▶ _Extract provided_
··········

- Film poster
- Directed by: K R Manoj
- Written by: Ranjini Krishnan P. V. Shajikumar K R Manoj
- Produced by: Tropical Cinema
- Starring: Murali Gopy Lena Alencier Ley Lopez Indrans Maniyan Pilla Raju Sudheer Karmana
- Cinematography: Shehnad Jalaal
- Edited by: Mahesh Narayanan
- Music by: Rajivan Ayyappan
- Production companies: Tropical Cinema Work in Progress
- Distributed by: Tropical Cinema Mainstreamers
- Release dates: 22 October 2013 (Mumbai Film Festival); 10 July 2015 (India);
- Running time: 115 minutes
- Country: India
- Language: Malayalam

= Kanyaka Talkies =

2013 Indian Malayalam-language film

Kanyaka Talkies (English translation: Virgin Talkies) is a 2013 Indian Malayalam-language film co-written and directed by K R Manoj in his feature directorial debut. It is based on a story by P. V. Shajikumar.

The film premiered at the 15th Mumbai Film Festival and has subsequently been screened as the opening film of the Indian Panorama at the 44th International Film Festival of India, in October 2013. It has since screened at all major Indian film festivals including IFFK, Kolkata, Bengaluru and Pune. Kanyaka Talkies received the International Critics Prize (FIPRESCI Prize) for Best Malayalam Film at the 18th International Film Festival of Kerala for its succinct and poignant dealing of the politics of Cinema, human desire and religion. Forbes India magazine selected it as one of the five must watch Indian movies in 2014. US premiere of Kanyaka Talkies was at 2014 NYIFF, where it won the award for Best Screenplay, and European premiere was at LIFF. East Asian premiere of the film was at HKIFF 2015. HKIFF described Kanyaka Talkies as 'a new and exciting embodiment of independent South Asian cinema'. The film has won three awards at 44th Kerala State Film Awards.

··········

▶ _What you should do_
According to the passage on the film Kanyaka Talkies, which award did the film win at its US premiere at the 2014 NYIFF?

··········

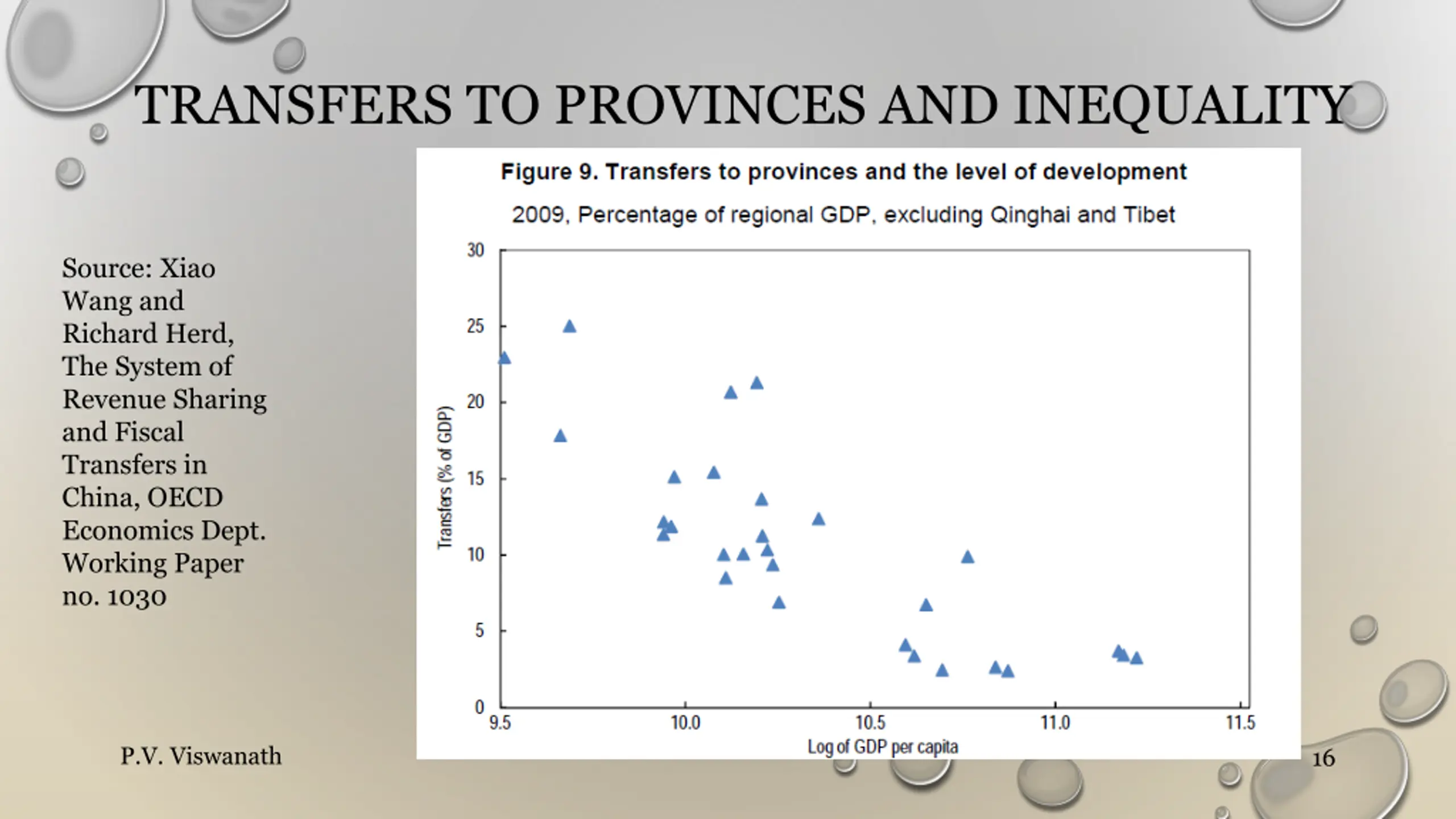 TRANSFERS TO PROVINCES AND INEQUALITY

Source: Xiao Wang and Richard Herd, The System of Revenue Sharing and Fiscal Transfers in China, OECD Economics Dept. Working Paper no. 1030

Figure 9. Transfers to provinces and the level of development

2009, Percentage of regional GDP, excluding Qinghai and Tibet

Transfers (% of GDP)

30
25
20
15
10
5
0

9.5
10.0
10.5
11.0
11.5

Log of GDP per capita

P.V. Viswanath

16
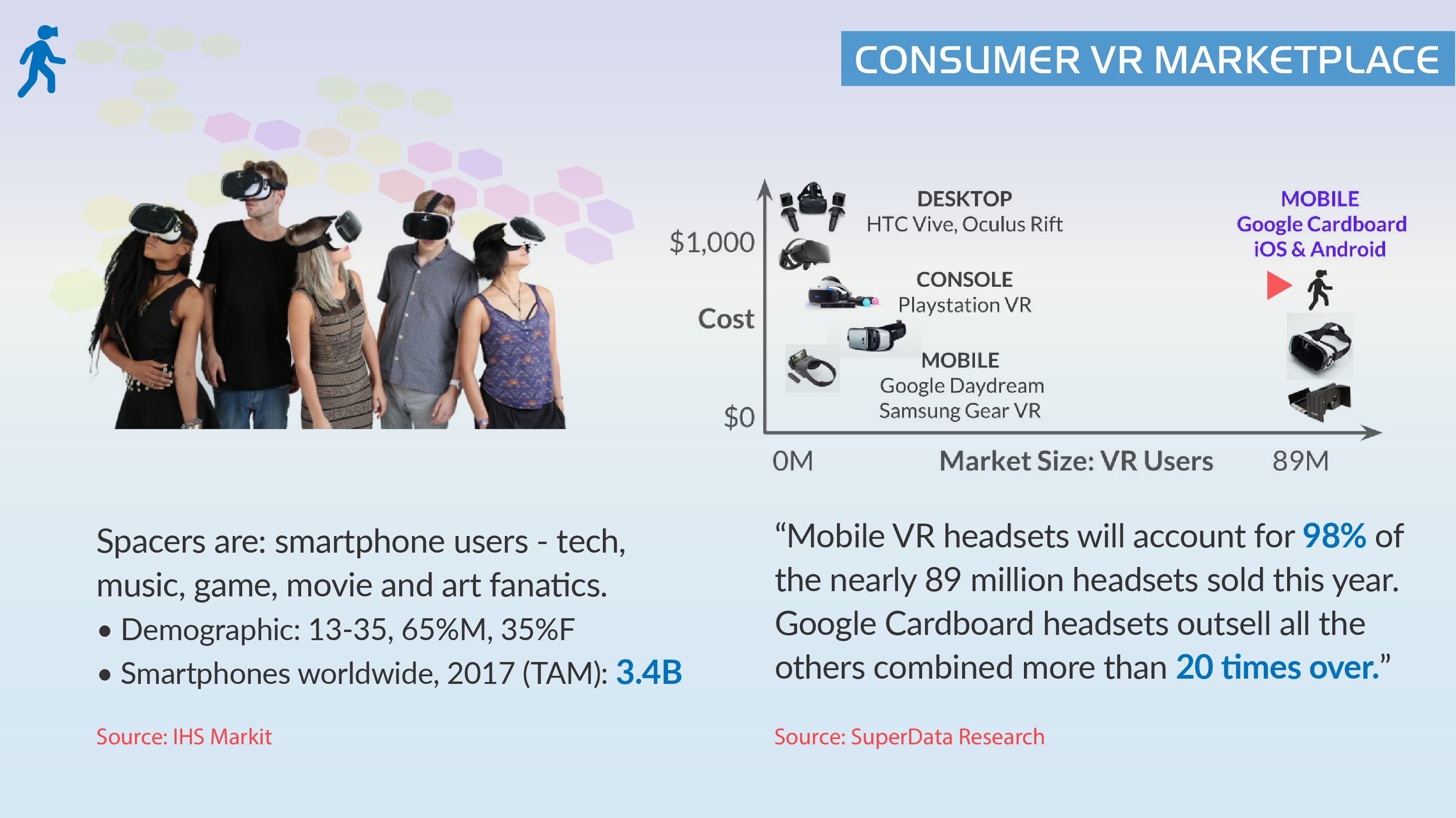 CONSUMER VR MARKETPLACE

$1,000

Cost

$0

DESKTOP
HTC Vive, Oculus Rift

CONSOLE
Playstation VR

MOBILE
Google Daydream
Samsung Gear VR

MOBILE
Google Cardboard
iOS & Android

0M

Market Size: VR Users

89M

Spacers are: smartphone users - tech, music, game, movie and art fanatics.
• Demographic: 13-35, 65%M, 35%F
• Smartphones worldwide, 2017 (TAM): 3.4B

Source: IHS Markit

“Mobile VR headsets will account for 98% of the nearly 89 million headsets sold this year. Google Cardboard headsets outsell all the others combined more than 20 times over.”

Source: SuperData Research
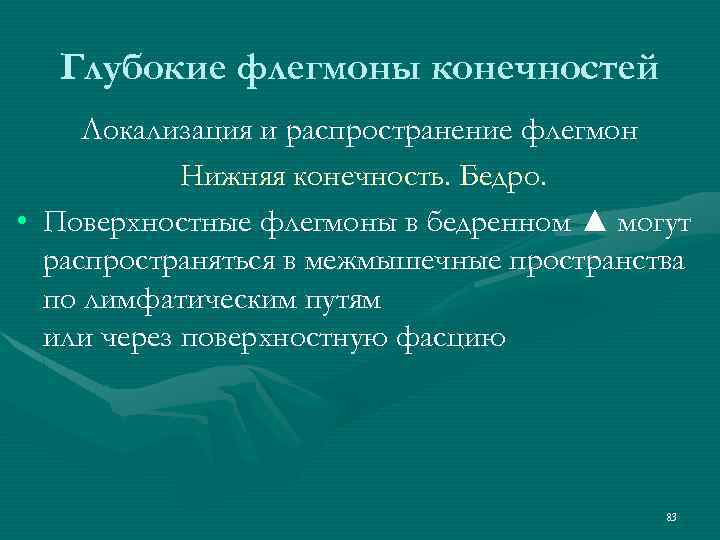 Глубокие флегмоны конечностей

Локализация и распространение флегмон

Нижняя конечность. Бедро.

• Поверхностные флегмоны в бедренном ▲ могут распространяться в межмышечные пространства по лимфатическим путям или через поверхностную фасцию

83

··········

▶ _Written response_
It won the award for Best Screenplay.